Para finalizar, falta relacionar a discussão acima realizada, bem como os conceitos orientadores da mesma, à noção de cidadania que emerge em contextos de reconhecimento das identidades acima mencionadas. Para tanto, recorremos a autores como Gullermo de la Peña e Will Kymlicka e Charles Taylor, que abordam a questão da diversidade cultural e do reconhecimento de direitos diferenciados nas Américas, oferecendo importantes contribuições para pensarmos essas diversidades e entendermos fenômenos relacionados a elas.

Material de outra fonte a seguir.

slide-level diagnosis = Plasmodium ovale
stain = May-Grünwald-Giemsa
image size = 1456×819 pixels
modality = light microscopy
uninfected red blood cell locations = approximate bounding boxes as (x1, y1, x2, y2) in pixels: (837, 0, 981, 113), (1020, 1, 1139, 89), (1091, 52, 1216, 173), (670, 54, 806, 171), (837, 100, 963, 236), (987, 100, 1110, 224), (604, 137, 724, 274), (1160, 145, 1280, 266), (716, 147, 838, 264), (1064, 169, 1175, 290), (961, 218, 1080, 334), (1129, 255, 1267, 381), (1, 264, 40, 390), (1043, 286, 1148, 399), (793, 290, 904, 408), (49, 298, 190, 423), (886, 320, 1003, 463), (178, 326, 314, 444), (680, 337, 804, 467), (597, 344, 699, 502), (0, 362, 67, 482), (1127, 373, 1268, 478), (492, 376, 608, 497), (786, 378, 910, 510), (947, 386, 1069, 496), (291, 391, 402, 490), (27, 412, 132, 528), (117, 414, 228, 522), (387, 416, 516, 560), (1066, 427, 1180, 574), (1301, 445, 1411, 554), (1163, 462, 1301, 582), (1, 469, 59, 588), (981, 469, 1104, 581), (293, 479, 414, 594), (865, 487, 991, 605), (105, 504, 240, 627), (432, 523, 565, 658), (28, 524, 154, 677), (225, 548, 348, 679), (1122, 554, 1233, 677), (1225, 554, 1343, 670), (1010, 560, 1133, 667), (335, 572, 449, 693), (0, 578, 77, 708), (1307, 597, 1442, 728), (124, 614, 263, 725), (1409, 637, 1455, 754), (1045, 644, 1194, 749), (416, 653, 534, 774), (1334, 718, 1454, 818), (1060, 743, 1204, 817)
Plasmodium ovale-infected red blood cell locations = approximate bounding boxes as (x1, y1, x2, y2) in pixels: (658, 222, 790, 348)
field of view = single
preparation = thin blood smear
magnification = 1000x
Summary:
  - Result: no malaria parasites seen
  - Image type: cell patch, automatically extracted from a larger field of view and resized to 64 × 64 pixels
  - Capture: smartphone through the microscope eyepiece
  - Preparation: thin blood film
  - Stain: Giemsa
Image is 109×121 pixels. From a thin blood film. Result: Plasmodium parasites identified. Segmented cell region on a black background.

Analisando especialmente asociedade mexicana, do ponto de vista da diversidade étnica e cultural, de La Peña recorre à noção de cidadania étnica como um possível resultado do reconhecimento das distintas demandas dos povos indígenas, por parte do poder público, as quais abrangem um conjunto de aspectos, dentre eles os sociais e culturais. Will Kymlicka, por sua vez, para falar do reconhecimento de identidades, parte da noção de cidadania multicultural, a qual abrange, além do reconhecimento dos direitos considerados universais, os direitos culturais e linguísticos de nações, povos minoritários ou grupos étnicos, bem como de outras categorias sociais inseridas no âmbito dos Estados Nacionais. Finalmente, Charles Taylor discute a noção de cidadania em sistemas multiculturais e ressalta os sistemas democráticos como alternativas para a realização das políticas de reconhecimento do outro, ou seja, da diversidade.